Myths of the Norsemen From the Eddas and Sagas
Page: 111Skrymsli warned the parents that he would make a third attempt to secure the child, whereupon they applied in their despair to Loki, who carried the boy out to sea, and concealed him, as a tiny egg, in the roe of a flounder. Returning from his expedition, Loki encountered the giant near the shore, and seeing that he was bent upon a fishing excursion, he insisted upon accompanying him. He felt somewhat uneasy lest the terrible giant should have seen through his device, and therefore thought it would be well for him to be on the spot in case of need. Skrymsli baited his hook, and was more or less successful in his angling, when suddenly he drew up the identical flounder in which Loki had concealed his little charge. Opening the fish upon his knee, the giant proceeded to minutely examine the roe, until he found the egg which he was seeking.

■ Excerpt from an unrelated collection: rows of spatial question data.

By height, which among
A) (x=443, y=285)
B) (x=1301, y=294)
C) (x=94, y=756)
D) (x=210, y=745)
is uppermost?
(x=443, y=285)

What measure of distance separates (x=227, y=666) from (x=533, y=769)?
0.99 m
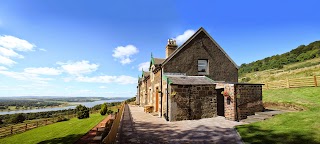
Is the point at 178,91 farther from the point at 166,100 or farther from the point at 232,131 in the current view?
the point at 232,131

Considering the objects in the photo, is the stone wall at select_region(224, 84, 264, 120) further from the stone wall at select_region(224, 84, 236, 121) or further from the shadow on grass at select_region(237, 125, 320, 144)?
the shadow on grass at select_region(237, 125, 320, 144)

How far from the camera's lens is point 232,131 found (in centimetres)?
1016

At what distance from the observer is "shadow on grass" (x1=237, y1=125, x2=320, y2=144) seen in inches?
302

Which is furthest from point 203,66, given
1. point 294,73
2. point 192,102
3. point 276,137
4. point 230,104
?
point 294,73

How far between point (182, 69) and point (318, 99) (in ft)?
38.3

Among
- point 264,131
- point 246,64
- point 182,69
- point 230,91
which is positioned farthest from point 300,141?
point 246,64

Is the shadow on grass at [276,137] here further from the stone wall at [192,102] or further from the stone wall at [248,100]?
→ the stone wall at [192,102]

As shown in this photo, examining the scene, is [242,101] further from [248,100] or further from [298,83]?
[298,83]

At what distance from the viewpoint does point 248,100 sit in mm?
14328

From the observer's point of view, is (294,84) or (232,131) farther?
(294,84)

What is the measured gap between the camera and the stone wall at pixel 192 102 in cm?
1359

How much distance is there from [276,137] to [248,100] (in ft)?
20.4

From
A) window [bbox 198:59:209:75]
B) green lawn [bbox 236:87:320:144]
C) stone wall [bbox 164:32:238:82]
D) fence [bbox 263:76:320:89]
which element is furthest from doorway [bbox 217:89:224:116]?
fence [bbox 263:76:320:89]

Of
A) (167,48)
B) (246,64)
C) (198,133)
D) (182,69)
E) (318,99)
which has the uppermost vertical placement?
(246,64)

The plight of the boy was certainly perilous, but Loki, watching his chance, snatched the egg out of the giant’s grasp, and transforming it again into the child, he instructed him secretly to run home, passing through the boathouse on his way and closing the door behind him. The terrified boy did as he was told immediately he found himself on land, and the giant, quick to observe his flight, dashed after him into the boathouse. Now Loki had cunningly placed a sharp spike in such a position that the great head of the giant ran full tilt against it, and he sank to the ground with a groan, whereupon Loki, seeing him helpless, cut off one of his legs. Imagine the god’s dismay, however, when he saw the pieces join and immediately knit together. But Loki was a master of guile, and recognising this as the work of magic, he cut off the other leg, promptly throwing flint and steel between the severed limb and trunk, and thereby hindering any further sorcery. The peasants were immensely relieved to find that their enemy was slain, and ever after they considered Loki the mightiest of all the heavenly council, for he had delivered them effectually from their foe, while the other gods had lent only temporary aid.
The Giant Architect
Notwithstanding their wonderful bridge Bifröst, the tremulous way, and the watchfulness of Heimdall, the gods could not feel entirely secure in Asgard, and were often fearful lest the frost giants should make their way into Asgard. To obviate this possibility, they finally decided to build an impregnable fortress; and while they were planning how this could be done, an unknown architect came with an offer to undertake the construction, provided the gods would give him sun, moon, and Freya, goddess of youth and beauty, as reward. The gods were wroth at so presumptuous an offer, but when they would have indignantly driven the stranger from their presence, Loki urged them to make a bargain which it would be impossible for the stranger to keep, and so they finally told the architect that the guerdon should be his, provided the fortress were finished in the course of a single winter, and that he accomplished the work with no other assistance than that of his horse Svadilfare.